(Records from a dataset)

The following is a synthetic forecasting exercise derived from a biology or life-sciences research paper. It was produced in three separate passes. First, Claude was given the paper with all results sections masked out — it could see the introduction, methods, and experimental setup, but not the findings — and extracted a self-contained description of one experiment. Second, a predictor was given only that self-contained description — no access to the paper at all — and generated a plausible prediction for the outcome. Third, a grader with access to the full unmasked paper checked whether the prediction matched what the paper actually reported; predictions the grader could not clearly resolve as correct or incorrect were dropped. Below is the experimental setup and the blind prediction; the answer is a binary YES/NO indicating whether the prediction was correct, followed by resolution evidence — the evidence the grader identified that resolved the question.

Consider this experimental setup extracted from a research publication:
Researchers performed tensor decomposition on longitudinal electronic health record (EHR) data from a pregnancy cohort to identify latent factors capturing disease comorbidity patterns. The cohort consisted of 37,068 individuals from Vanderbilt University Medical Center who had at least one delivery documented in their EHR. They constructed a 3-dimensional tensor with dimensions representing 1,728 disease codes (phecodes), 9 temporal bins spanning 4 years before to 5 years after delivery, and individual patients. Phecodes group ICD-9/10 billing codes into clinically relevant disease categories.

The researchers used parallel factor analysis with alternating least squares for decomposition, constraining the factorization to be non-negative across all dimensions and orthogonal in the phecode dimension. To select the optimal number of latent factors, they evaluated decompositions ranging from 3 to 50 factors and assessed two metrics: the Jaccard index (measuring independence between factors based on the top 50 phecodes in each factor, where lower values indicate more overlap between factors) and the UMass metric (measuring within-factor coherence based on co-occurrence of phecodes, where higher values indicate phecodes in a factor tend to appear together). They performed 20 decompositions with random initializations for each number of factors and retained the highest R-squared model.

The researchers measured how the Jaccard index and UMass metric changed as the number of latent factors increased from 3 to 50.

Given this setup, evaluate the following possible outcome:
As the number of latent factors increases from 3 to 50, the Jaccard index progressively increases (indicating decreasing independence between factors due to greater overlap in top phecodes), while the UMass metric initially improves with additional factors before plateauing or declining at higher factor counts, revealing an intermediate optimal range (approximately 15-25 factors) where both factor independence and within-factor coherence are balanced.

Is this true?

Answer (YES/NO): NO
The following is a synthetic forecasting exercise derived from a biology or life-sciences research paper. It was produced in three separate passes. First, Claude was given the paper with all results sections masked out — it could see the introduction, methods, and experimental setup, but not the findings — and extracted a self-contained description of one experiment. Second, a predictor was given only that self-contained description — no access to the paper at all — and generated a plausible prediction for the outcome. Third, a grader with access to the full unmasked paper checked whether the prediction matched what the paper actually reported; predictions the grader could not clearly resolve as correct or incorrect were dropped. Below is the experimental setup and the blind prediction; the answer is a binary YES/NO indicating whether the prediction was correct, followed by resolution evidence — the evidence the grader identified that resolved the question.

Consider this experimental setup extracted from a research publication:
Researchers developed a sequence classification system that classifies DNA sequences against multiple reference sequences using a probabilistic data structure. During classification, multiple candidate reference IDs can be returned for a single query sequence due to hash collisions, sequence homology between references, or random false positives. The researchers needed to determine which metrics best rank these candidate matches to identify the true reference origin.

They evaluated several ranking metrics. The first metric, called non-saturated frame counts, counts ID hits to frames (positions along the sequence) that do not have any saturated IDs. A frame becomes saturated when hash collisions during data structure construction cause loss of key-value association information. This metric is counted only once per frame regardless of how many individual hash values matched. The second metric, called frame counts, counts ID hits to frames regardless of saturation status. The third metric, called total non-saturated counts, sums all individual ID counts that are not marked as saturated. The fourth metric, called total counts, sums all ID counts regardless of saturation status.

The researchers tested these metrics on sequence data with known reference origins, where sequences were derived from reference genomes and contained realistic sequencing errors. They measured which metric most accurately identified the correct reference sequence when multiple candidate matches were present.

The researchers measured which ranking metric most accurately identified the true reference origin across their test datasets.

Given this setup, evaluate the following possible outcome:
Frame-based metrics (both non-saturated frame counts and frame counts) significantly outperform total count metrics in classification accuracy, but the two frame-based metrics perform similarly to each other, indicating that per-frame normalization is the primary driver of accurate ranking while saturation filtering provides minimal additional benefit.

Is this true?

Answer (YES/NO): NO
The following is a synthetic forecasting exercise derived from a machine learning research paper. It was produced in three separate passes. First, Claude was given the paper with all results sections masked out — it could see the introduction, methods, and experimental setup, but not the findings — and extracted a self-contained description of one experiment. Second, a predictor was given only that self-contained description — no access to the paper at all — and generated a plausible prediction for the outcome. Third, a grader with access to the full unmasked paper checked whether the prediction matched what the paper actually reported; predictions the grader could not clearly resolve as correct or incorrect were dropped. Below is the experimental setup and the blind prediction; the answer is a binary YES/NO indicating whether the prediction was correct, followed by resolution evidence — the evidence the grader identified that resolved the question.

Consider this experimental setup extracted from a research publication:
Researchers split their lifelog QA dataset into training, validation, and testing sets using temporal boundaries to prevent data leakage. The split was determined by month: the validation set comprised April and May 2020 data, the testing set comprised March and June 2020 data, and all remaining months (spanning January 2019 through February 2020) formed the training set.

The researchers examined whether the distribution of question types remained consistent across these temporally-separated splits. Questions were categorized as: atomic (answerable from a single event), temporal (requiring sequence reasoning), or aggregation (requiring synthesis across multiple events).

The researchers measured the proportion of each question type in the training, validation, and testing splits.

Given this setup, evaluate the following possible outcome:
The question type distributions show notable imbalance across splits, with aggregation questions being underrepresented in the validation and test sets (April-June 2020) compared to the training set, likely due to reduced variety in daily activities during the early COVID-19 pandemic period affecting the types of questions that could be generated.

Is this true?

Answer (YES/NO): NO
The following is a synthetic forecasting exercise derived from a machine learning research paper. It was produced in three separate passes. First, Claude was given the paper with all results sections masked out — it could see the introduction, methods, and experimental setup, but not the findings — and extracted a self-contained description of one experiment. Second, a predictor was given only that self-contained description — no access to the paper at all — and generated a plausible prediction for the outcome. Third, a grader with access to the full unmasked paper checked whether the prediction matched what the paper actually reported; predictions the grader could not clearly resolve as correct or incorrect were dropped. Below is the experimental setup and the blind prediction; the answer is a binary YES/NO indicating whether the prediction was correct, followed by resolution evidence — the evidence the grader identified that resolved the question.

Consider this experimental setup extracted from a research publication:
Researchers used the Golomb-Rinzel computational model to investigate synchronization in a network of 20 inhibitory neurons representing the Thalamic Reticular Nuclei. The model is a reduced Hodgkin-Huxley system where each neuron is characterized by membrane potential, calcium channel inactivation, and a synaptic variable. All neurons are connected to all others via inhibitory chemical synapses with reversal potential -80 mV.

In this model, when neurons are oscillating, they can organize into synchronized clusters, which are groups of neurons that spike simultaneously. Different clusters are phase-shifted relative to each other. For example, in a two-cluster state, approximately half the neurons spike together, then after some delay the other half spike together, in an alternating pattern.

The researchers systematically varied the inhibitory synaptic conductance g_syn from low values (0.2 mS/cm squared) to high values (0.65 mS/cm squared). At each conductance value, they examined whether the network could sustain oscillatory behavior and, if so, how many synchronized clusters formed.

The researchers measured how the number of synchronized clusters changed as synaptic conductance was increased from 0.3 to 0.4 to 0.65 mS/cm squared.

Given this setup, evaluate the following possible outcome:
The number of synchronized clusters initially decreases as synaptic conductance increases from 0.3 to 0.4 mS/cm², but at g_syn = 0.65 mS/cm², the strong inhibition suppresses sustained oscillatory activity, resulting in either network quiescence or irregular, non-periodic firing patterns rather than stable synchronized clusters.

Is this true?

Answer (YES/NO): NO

=== Try it ===
Please return every line of the records that contains the word "oscillatory".

=== Task result ===
The researchers systematically varied the inhibitory synaptic conductance g_syn from low values (0.2 mS/cm squared) to high values (0.65 mS/cm squared). At each conductance value, they examined whether the network could sustain oscillatory behavior and, if so, how many synchronized clusters formed.
The number of synchronized clusters initially decreases as synaptic conductance increases from 0.3 to 0.4 mS/cm², but at g_syn = 0.65 mS/cm², the strong inhibition suppresses sustained oscillatory activity, resulting in either network quiescence or irregular, non-periodic firing patterns rather than stable synchronized clusters.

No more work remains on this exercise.